The UX is there, for small things it does work for me, but there is still something left for LLMs to truly capture major issues.
> Do you have any examples or resources that worked well for you?
Using this particular example, if you simply paste the exact code into the prompt, the model should able to reproduce it. Now, you can start removing the bits and see how much you can remove from the prompt, e.g. simplify it to pseudocode, etc. Then you can push it further and try to switch from the pseudocode to the architecture, etc.
That way, you'll start from something that's working and work backwards rather than trying to get there in the absence of a clear path.
That’s an interesting approach, but what do you learn from it that is applicable to the next task? Do you find that this eventually boils down to heuristics that generalize to any task? It sounds like it would only work because you already put a lot of effort into understanding the constraints of the specific problem in detail.
What worked for me was Gemini 3 Pro (I guess 3.1 should work even better now) with the prompt "This code is unnecessarily complicated. Simplify it, but no code golf". This decreased code size by about 60 %. It still did a bit of code-golfing, but it was manageable.
It is important to start a new chat so the model is not stuck in its previous mindset, and it is beneficial to have tests to verify that the simplified code still works as it did before.

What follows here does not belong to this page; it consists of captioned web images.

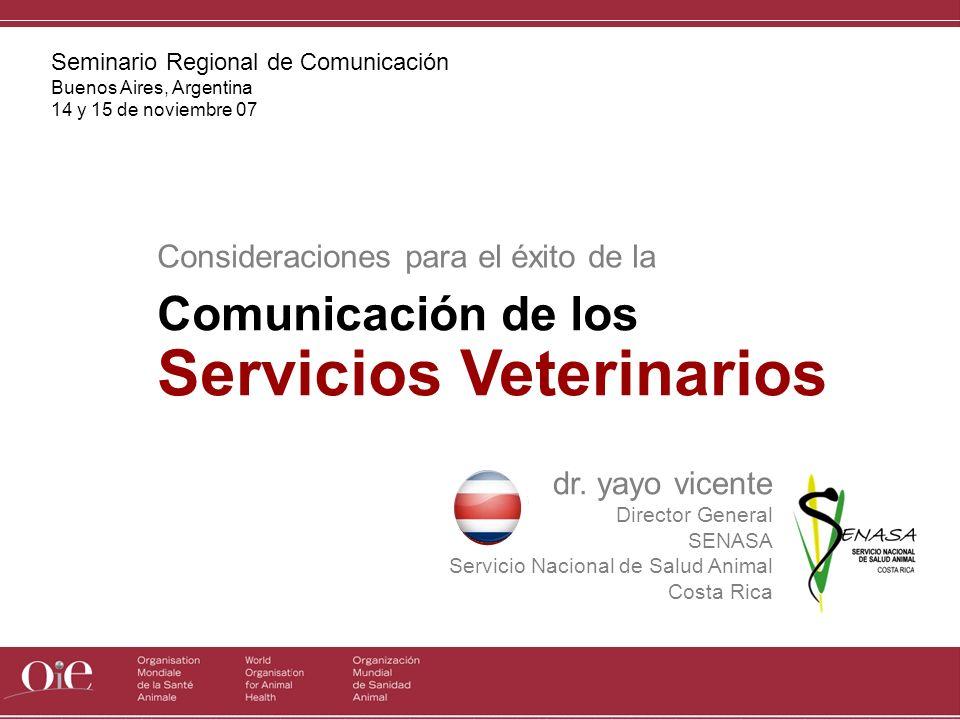 dr. yayo vicente Director General SENASAl Costa Rica Seminario Regional de Comunicación Buenos Aires, Argentina 14 y 15 de noviembre 07 Consideracione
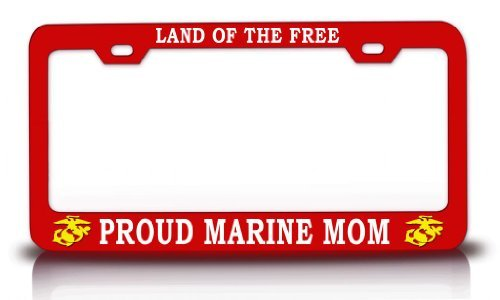 License Plate Covers Land Of The Free Proud Marine Mom U.S. Marines Steel Metal Red License Plate Frame - Free Duck Stamp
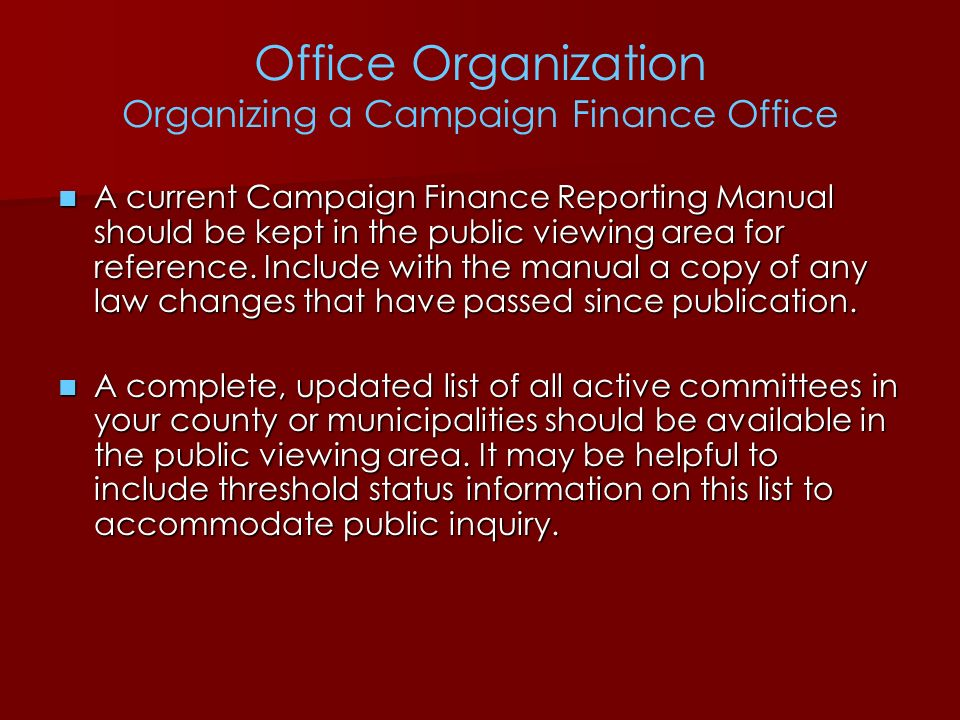Office Organization Organizing a Campaign Finance Office
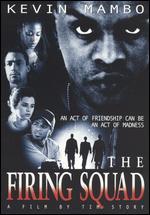 The Firing Squad - Tim Story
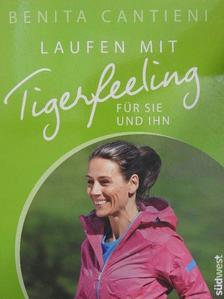 Benita Cantieni - Laufen mit Tigerfeeling für sie und ihn [antikvár]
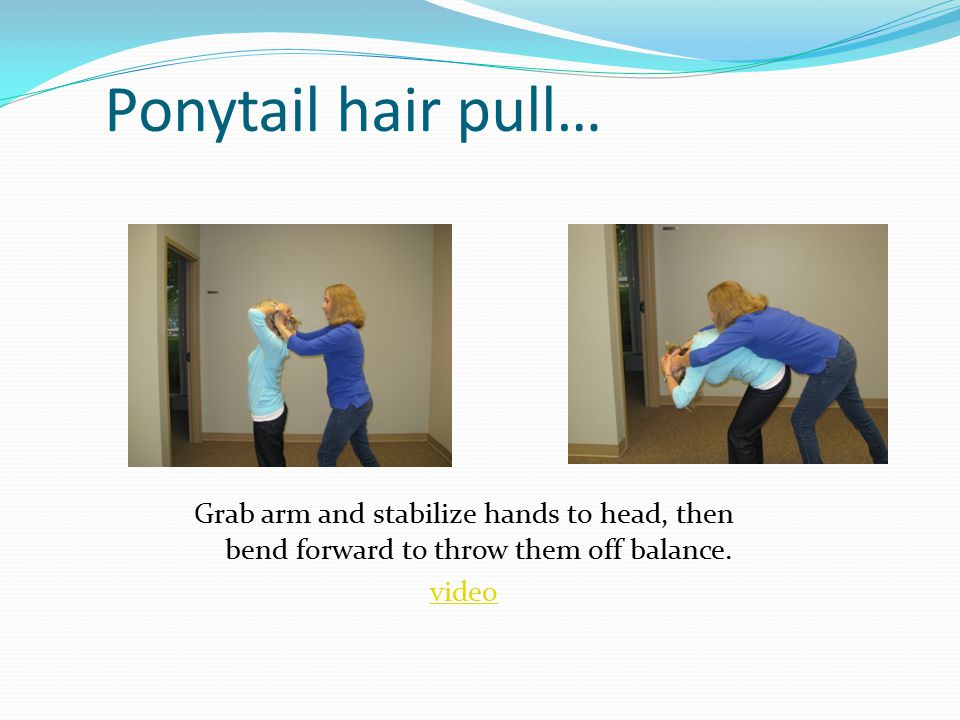 Ponytail hair pull… Grab arm and stabilize hands to head, then bend forward to throw them off balance.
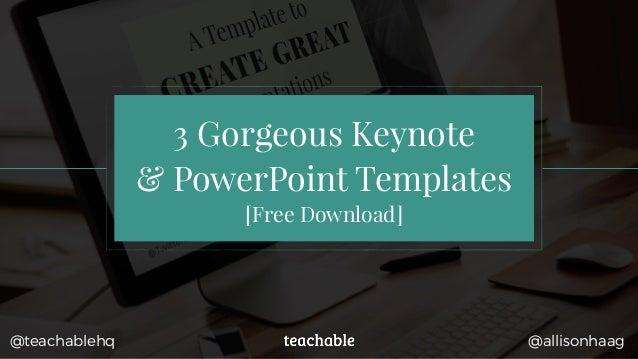 3 Gorgeous Keynote & PowerPoint Templates [Free Download] @allisonhaag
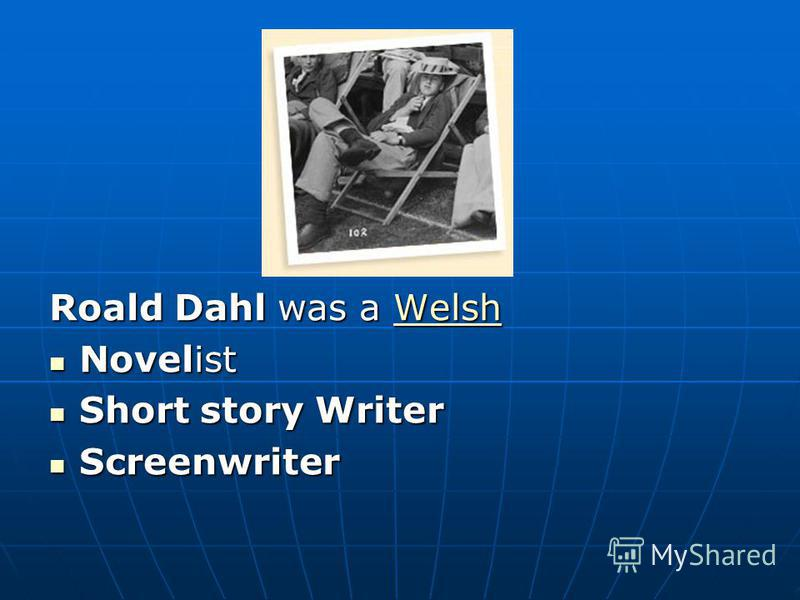 Roald Dahl was a Welsh Welsh Novelist Novelist Short story Writer Short story Writer Screenwriter Screenwriter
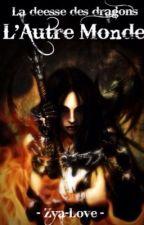 L'autre monde: La déesse des dragons by Zya-Love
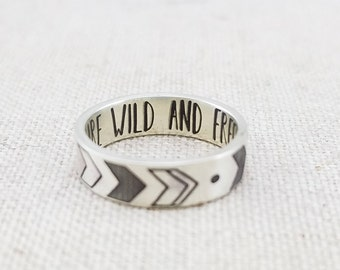Inspiration Ring - Gift - Arrow Ring - Boho - Inspirational Jewelry  - All good things are wild and free  - Silver Ring - Wedding Band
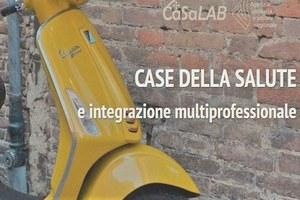CaSaLAB - Case della Salute e integrazione multiprofessionale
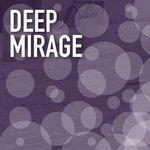 Deep Mirage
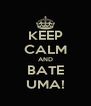 KEEP CALM AND BATE UMA! - Personalised Poster A4 size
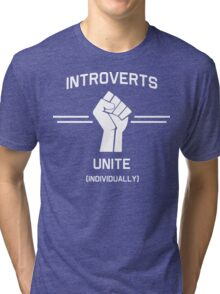 Introverts Unite Individually Tri-blend T-Shirt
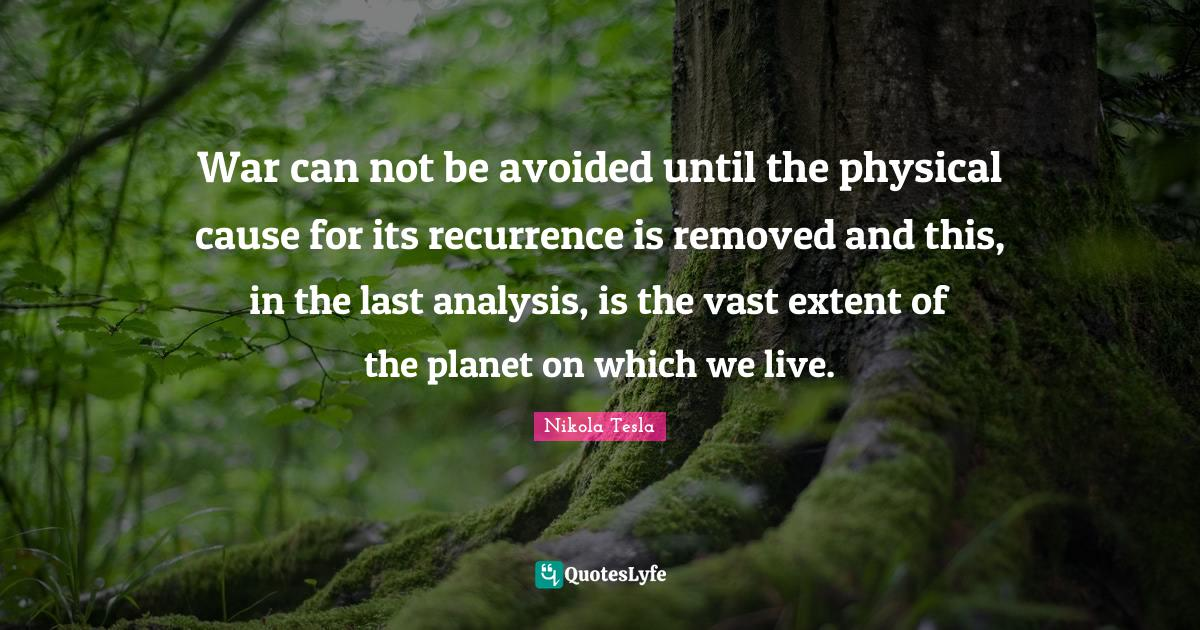 Nikola Tesla Quotes: War can not be avoided until the physical cause for its recurrence is removed and this, in the last analysis, is the vast extent of the planet on which we live.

Telling the model to generate concise code did not work for me, because LLMs do not know beforehand what they are going to write, so they are rarely able to refactor existing code to break out common functionality into reusable functions. We might get there eventually. Thinking models are a bit better at it. But we are not quite there yet.
I have a stupid solution for this which is working wonders. It does not help to tell the LLM "don't do this pattern". I literally make it write a regex based test which looks for that pattern and fails the test.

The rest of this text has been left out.